Ercávica fue, en tiempos, una ciudad importante, aunque en la actualidad sólo
queda de aquello unas pocas ruinas, levantadas junto al embalse de Buendía,
frente a los Baños de la Isabela. La ciudad, que llegó a acuñar moneda en la
época de los primeros emperadores, contaba con acuíferos propios, accesibles
mediante pozos, por lo que nunca necesitó de acueductos, como otras ciudades
romanas. En la actualidad, como es usual siempre que hablamos de arqueología,
sólo se encuentra excavada una parte mínima de toda la extensión con la que
contaba la ciudad, pero en la parte excavada han salido a la luz materiales de
gran importancia, que se conservan entre los fondos del Museo de Cuenca, entre
ellos los bustos en mármol de Lucio César y de Agripina, miembros de la familia
imperial, de hermosa factura, o una lastra de altar, fabricada en bronce, que
contiene los tradicionales elementos litúrgicos y rituales propios del siglo
primero de nuestra era.

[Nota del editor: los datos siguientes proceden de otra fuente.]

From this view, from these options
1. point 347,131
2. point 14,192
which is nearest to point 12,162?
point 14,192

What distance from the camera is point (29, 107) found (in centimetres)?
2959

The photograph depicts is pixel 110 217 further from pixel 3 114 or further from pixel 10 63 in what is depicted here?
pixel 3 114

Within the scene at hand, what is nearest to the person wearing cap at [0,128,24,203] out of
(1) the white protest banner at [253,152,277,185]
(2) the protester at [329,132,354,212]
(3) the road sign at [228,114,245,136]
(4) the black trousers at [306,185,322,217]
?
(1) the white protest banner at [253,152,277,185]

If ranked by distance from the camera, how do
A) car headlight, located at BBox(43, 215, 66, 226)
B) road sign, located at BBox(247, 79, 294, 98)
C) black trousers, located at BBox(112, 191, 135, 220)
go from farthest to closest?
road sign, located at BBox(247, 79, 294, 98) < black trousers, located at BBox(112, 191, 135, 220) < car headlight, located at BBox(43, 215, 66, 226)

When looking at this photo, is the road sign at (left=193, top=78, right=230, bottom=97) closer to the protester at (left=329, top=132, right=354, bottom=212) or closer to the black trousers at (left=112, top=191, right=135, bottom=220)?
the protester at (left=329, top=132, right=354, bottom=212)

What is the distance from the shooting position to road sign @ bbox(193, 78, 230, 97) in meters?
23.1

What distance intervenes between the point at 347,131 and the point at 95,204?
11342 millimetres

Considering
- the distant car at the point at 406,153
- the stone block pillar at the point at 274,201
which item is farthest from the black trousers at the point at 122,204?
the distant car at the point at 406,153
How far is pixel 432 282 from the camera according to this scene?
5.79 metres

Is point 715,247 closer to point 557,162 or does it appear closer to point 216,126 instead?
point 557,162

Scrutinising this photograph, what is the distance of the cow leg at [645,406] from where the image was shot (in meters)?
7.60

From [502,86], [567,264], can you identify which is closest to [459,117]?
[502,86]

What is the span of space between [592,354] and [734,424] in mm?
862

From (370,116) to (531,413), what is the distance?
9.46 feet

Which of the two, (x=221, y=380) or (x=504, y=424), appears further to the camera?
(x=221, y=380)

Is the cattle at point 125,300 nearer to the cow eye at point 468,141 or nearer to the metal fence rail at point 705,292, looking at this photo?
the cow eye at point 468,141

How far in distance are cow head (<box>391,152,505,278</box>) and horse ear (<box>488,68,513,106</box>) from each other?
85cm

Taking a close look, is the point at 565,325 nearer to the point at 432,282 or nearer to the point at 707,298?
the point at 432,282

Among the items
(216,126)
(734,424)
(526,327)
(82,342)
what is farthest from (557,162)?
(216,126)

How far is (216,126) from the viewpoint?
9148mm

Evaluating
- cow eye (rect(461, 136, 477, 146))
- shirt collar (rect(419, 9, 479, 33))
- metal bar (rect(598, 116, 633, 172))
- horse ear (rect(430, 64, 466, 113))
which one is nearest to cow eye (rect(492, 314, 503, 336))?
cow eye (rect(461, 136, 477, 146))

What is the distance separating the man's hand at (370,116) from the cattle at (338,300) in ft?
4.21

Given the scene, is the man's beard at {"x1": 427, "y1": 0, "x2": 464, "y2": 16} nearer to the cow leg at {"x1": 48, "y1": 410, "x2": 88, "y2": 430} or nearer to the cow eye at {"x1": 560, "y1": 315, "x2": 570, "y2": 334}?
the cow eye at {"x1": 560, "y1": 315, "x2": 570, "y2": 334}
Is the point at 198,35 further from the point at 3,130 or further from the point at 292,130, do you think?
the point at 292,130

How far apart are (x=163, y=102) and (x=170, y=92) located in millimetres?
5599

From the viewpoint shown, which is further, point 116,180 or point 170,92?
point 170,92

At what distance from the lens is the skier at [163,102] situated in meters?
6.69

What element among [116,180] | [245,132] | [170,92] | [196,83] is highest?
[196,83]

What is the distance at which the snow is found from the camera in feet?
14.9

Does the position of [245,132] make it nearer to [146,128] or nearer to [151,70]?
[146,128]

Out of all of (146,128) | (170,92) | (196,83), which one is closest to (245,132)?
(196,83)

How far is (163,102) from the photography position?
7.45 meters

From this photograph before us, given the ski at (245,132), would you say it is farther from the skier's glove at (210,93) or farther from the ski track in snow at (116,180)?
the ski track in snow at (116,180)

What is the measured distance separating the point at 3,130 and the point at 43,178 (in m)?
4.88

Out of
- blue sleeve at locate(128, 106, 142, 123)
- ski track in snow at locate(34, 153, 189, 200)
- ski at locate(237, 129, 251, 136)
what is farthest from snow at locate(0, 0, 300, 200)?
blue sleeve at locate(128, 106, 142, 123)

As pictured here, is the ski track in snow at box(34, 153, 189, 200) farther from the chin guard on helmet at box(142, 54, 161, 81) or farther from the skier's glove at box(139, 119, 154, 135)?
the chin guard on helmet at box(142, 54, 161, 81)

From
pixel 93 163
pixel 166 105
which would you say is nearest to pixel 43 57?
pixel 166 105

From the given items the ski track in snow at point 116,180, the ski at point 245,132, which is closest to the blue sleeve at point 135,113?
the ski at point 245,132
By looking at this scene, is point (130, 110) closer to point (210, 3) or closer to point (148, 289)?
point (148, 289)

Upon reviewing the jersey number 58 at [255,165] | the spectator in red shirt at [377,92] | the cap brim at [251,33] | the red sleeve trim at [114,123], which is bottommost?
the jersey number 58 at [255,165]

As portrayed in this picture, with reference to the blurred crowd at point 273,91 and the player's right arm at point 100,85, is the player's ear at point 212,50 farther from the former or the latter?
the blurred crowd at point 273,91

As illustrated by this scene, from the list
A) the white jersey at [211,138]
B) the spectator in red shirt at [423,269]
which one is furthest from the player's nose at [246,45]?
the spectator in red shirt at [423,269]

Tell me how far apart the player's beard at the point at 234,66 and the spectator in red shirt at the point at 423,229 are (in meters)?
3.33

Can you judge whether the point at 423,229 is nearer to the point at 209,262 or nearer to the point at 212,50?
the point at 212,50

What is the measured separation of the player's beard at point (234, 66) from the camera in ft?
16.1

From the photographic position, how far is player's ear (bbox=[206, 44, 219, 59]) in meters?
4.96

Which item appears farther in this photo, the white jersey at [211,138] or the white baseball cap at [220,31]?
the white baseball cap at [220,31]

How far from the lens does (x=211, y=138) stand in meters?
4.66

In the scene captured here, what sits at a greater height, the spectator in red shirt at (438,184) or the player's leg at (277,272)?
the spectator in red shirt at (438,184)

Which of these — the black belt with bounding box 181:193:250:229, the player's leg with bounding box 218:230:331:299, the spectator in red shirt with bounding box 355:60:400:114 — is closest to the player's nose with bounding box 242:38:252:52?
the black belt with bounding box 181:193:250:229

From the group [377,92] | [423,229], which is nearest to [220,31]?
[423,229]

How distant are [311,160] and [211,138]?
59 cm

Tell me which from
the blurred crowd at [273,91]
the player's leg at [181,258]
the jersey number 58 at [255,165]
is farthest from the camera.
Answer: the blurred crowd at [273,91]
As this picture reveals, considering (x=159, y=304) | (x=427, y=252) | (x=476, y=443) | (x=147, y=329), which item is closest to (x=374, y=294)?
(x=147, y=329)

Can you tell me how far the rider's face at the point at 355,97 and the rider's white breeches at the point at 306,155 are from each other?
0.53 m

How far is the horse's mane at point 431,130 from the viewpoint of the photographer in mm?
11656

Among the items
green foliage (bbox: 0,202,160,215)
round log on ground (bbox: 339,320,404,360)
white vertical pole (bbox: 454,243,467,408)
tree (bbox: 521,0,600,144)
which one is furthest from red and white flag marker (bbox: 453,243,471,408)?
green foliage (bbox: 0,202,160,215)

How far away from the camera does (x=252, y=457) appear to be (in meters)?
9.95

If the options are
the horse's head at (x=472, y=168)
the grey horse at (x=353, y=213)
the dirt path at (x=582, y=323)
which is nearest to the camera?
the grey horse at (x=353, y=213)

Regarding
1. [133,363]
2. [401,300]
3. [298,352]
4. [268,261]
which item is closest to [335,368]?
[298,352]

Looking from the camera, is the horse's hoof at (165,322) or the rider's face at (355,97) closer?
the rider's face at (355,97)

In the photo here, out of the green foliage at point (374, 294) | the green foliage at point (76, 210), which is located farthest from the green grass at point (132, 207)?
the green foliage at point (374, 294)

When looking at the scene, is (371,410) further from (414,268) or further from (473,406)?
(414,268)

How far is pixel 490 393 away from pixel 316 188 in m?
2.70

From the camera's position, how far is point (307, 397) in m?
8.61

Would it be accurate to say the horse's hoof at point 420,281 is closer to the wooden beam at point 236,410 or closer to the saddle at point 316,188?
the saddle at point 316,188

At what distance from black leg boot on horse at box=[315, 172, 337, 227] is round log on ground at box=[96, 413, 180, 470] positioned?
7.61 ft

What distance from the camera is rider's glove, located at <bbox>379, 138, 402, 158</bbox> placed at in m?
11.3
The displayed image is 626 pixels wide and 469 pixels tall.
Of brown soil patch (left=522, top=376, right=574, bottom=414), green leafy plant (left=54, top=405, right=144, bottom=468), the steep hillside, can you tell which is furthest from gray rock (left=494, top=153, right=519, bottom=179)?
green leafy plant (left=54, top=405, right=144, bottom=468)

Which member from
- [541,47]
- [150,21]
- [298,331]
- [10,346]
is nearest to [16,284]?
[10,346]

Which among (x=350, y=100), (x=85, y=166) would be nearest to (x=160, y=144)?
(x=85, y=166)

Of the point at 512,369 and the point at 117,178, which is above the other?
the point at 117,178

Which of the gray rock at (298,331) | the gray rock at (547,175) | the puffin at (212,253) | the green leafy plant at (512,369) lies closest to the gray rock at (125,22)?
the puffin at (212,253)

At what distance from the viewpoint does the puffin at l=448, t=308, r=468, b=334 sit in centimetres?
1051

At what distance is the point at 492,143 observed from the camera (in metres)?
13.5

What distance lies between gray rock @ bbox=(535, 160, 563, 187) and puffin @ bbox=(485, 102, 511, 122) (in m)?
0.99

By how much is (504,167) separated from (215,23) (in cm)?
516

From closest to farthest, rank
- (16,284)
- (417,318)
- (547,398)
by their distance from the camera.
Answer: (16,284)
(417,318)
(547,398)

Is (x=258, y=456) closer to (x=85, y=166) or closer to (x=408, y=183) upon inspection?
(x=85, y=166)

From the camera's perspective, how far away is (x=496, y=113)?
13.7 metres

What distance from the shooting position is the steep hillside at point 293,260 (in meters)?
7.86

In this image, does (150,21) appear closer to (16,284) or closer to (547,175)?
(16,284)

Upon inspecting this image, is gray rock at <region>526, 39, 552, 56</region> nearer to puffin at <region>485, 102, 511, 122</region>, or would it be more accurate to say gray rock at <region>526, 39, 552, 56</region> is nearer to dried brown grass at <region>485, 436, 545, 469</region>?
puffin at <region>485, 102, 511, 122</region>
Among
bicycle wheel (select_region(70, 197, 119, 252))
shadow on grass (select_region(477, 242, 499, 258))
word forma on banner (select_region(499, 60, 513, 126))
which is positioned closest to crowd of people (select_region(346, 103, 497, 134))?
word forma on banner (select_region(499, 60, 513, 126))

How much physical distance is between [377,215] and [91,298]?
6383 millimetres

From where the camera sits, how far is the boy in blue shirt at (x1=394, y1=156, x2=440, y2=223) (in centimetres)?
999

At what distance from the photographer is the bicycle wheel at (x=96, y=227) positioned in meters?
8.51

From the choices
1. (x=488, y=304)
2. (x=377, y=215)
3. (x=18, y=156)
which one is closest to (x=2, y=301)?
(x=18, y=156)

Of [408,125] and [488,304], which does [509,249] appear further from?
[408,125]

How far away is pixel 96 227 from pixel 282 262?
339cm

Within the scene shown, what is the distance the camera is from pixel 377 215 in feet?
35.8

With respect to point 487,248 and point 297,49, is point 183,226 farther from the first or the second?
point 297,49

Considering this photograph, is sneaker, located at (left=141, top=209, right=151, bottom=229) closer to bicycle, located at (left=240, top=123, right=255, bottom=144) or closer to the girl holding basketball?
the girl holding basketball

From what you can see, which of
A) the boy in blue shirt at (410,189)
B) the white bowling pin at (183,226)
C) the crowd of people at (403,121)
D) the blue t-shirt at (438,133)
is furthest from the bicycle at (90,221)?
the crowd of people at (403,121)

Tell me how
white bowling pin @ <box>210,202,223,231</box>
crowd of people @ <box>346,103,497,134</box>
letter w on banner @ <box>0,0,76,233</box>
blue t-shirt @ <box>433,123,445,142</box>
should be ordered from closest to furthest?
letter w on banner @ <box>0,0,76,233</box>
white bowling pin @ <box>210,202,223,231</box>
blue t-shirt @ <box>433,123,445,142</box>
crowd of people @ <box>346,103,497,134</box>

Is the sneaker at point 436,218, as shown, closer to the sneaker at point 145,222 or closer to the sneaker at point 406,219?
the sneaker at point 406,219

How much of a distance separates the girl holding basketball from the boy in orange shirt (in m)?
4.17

Entre las zonas excavadas destacan el foro, con los
edificios públicos propios de estos lugares, la basílica -lugar donde se
administraba justicia y donde se hacían las más importantes transacciones económicas-
y la curia -antecedente de nuestros actuales ayuntamientos, donde se llevaban a
cabo las asambleas y se elegían a los magistrados que debían gobernar la
ciudad-., y las casas, una de las cuales se presupone que había sido propiedad
de un médico por los materiales encontrados en las excavaciones, propios de su
profesión, y porque precisamente ésta se encontraba frente a los restos de los
antiguos baños de La Isabela, actualmente, casi siempre, sumergidos por debajo
de las aguas del embalse. El balneario, que fue visitado por el rey Fernando
VII en busca de su deseado heredero al trono, fue construido sobre unos
antiguos baños curativos árabes, que probablemente podrían remontarse, incluso,
a ápoca romana, por lo que probablemente en aquel lugar hubiera entonces un
templo dedicado a Esculapio, es dios romano de la medicina.
En Ercávica, o Santaver, no se han encontrado, todavía, restos visigodos, a pesar de que la ciudad seguía siendo todavía un enclave importante, que disfrutaba aún de sede episcopal. Muy cerca de aquí, en una zona boscosa de difícil acceso, se instaló San Donato al frente de sus monjes, cuando huían de África acosados por los vándalos, y aquí vino a instalar su famoso monasterio Servitano. Su último obispo, Sebastián, acompañado del resto de los religiosos que componían su cabildo, abandonó estas tierras por las presiones que sobre los cristianos ejercían ya los musulmanes, y se digirió hacia Galicia, donde, hacia el año 866, fue nombrado por el rey Alfonso III primer obispo de Orense. Tampoco se han encontrado restos de la época musulmana, a pesar de que, durante algún tiempo, la ciudad, llamada ahora Santaberiyya, se había convertido en la capital de una de las provincias del califato, gobernada por los Zennun, un linaje de origen bereber que, arabizado el apellido y transformado en Dhi-l-Nun, terminarían por convertirse en reyes taifas de Toledo y, durante un breve tiempo, también de Valencia (ver “Los Hawwara, desde las montañas de Libia hasta los campos de la provincia de Cuenca”, 19 de agosto de 2021; “Un taller de eboraria musulmana en Cuenca en el siglo XI”, 11 de marzo de 2022). Para entonces, la propia Santaberiyya había dejado de ser una ciudad importante, trasladada como centro de poder a la nueva ciudad de Kunka, Cuenca.